Le développement de l’histoire-problème est en partie une réaction à l’utilisation qui a été faite de l’histoire dans les événements qui ont conduit au déclenchement de la Première Guerre mondiale. Pour des auteurs comme March Bloch ou Lucien Fèbvre, l’histoire mise au service de la nation et de l’impérialisme est une impasse puisqu’elle conduit à la guerre. Plutôt que de continuer dans cette voie, il s’agit donc de se pencher sur des phénomènes qui sont à la fois plus significatifs et moins visibles comme les structures économiques ou les mentalités. La crise de 1929 a également joué un rôle en amenant de nombreux économistes à s’intéresser à l’histoire. C’est notamment le cas d’Ernest Labrousse, qui, dans les années 1930, se base sur une analyse de l’évolution du prix du blé pour expliquer la Révolution française et non plus uniquement sur l’opposition entre monarchie et tiers état. Ce genre d’approche a ouvert un énorme champ de recherche que nous n’avons pas encore fini d’explorer aujourd’hui.

L’historien américain Francis Fukuyama avait donc tort lorsqu’il évoquait la «fin de l’histoire» en 1989?

Fukuyama considère alors que le consensus sur la démocratie libérale qui s’imposera immanquablement à la suite de l’effondrement du bloc communiste marque la fin de la progression de l’histoire humaine, qu’il envisage essentiellement comme un combat entre des idéologies antagonistes. Depuis le 11 septembre 2001, il paraît évident qu’il s’est trompé.

Vous avez participé cette année aux Rendez-vous de l’histoire qui sont organisés à Blois. Cette manifestation, qui en est à sa douzième édition, réunit des centaines d’historiens en tout genre et un public considérable. Qu’en avez-vous retiré?

Le premier constat est que l’histoire suscite aujourd’hui un très grand intérêt. Même si les tirages sont parfois modestes, l’offre est très large et il y a beaucoup plus de titres disponibles sur le marché qu’il y a vingt ou trente ans. J’ai également été frappé par la domination écrasante des livres sur l’histoire du corps et des écrits de vie de soldats de la Première ou de la Deuxième Guerre mondiale. Il semble que face à un système économique dont plus personne ne comprend le fonctionnement, on assiste aujourd’hui à un retour vers l’individualité en mettant en avant des héros anonymes et non plus la vie de quelques «grands hommes».

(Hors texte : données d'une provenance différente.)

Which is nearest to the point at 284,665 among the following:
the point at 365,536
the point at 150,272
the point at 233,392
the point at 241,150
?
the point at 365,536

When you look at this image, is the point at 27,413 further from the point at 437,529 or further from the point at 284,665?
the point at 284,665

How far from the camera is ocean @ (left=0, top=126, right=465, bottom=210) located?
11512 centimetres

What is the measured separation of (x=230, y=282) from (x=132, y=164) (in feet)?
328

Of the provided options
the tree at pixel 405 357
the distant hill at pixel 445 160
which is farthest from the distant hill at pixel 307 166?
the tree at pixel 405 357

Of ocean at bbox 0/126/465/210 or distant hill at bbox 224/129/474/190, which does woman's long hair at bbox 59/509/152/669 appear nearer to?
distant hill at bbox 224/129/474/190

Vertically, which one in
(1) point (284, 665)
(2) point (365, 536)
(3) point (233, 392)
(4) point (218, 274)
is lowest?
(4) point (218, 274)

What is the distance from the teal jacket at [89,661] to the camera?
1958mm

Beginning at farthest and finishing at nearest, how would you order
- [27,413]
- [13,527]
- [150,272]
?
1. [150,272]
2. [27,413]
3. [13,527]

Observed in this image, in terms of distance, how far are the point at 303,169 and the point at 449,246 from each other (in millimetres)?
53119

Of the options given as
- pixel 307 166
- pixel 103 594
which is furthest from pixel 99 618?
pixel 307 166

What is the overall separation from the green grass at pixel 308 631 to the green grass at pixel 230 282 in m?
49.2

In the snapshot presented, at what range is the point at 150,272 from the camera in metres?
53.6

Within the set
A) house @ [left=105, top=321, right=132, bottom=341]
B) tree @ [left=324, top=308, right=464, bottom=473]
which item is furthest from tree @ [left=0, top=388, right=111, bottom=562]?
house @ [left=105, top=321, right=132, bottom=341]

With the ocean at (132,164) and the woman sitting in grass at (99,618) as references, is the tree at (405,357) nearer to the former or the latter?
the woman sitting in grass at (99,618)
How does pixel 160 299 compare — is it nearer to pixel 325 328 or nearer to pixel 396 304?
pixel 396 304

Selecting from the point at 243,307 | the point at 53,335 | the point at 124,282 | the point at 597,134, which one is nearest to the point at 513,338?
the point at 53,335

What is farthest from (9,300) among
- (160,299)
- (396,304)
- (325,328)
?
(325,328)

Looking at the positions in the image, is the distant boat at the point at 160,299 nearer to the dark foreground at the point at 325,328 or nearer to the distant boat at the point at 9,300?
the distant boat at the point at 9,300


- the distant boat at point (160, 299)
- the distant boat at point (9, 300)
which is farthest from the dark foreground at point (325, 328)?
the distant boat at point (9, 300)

Président de la Commission d’experts chargée d’éclaircir le rôle de la Suisse durant la Deuxième Guerre mondiale, Jean-François Bergier est décédé récemment. Quel impact ont eu ses travaux?

La Suisse a longtemps vécu avec l’idée qu’elle pouvait avoir la conscience tranquille par rapport à son passé. Aux yeux de nos parents et de nos grands-parents, la Mobilisation ou le rationnement alimentaire montraient que la Suisse avait fait ce qu’il fallait pour échapper au mal durant la Deuxième Guerre mondiale. Le Rapport Bergier a prouvé de manière incontestable que nous nous étions accommodés comme les autres de la réalité du moment et que nous n’avions pas forcément les mains propres. Ce qui a largement contribué à désenchanter la vision que les Suisses avaient d’eux-mêmes.

Peut-on faire un lien entre cette profonde remise en question de l’identité nationale et le succès de formations politiques défendant des idées xénophobes?

Toucher à la mémoire nationale conduit forcément à modifier la configuration politique d’un pays. Et pour l’heure, pour beaucoup de citoyens suisses, il semble encore difficile d’accepter le désenchantement.